* _EXERCISE PASSAGE_:
=====
High School Student Performance Estimation

Report

Introduction

The principal objective of our project is to comprehensively analyze and forecast student performances within high schools. Our aim is to investigate the intricate interconnections between students’ academic grades, their inclination toward pursuing higher education, and various pertinent variables present within the dataset. Additionally, our project seeks to develop predictive models leveraging machine learning techniques to anticipate students’ grades based on the variables within the dataset. Ultimately, our overarching ambition is to extract valuable estimations and profound insights from the dataset, illuminating the factors influencing student performance and facilitating a deeper understanding of educational outcomes.

Main Conclusion

After constructing models including a null model, random forest, support vector machine, and lasso regression to predict student scores, the root mean square error respectively are 3.09, 1.99, 2.07, and 1.43. Base on these findings, we choose our lasso regression model to make our score predict function. From this model, we identified strong predictors for predicting students’ grades. The top five most important features are no extra educational support, have family educational support, mother education, do not pay for extra classes, and have past class failures. These are the essential predictors for our lasso model to make predictions on students’ grades.

Justification of approach

The first section delves into an exploration of factors that potentially impact the final grade and the willingness toward higher education. In this phase, various elements contributing to these two factors are analyzed using ggplot to create informative plots.

Moving to the second part, our research utilizes null, linear regression, random forest regression, and lasso models to predict the final grade based on the identified factors. This predictive modeling aims to provide insights into forecasting student performance.

As for the intended audience, we believe the students and parents can all be benifitted from our research. Students and parents always want to know how their academic performace would be before a class start. Based on our project, they can input their information into our lasso model, and the model would predict their future grade. By understanding the factors affecting grades, parents can support their children better academically, while students may gain insights into areas of focus for improving their academic performance.

Data description

This project utilizes datasets obtained from the UC Irvine machine learning repository, containing information about student achievements in secondary education from two Portuguese schools, covering the subjects of Math and Portuguese.
=====
* _TRY IT_:
Write out the stretch of the student performance report from "Moving to the" through "their academic performance.", word for word.

(Brief text snippets from websites)
=====
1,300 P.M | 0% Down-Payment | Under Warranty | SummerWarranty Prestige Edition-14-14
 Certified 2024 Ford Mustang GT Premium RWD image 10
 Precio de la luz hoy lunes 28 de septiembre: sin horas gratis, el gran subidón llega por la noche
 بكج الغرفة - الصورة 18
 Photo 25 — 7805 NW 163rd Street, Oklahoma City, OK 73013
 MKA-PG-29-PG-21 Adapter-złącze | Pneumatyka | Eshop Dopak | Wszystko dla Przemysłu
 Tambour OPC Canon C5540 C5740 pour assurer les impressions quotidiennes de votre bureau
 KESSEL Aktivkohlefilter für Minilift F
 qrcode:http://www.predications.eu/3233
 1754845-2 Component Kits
=====
* _RESPONSE FOR THIS EXERCISE_:
Moving to the second part, our research utilizes null, linear regression, random forest regression, and lasso models to predict the final grade based on the identified factors. This predictive modeling aims to provide insights into forecasting student performance.

As for the intended audience, we believe the students and parents can all be benifitted from our research. Students and parents always want to know how their academic performace would be before a class start. Based on our project, they can input their information into our lasso model, and the model would predict their future grade. By understanding the factors affecting grades, parents can support their children better academically, while students may gain insights into areas of focus for improving their academic performance.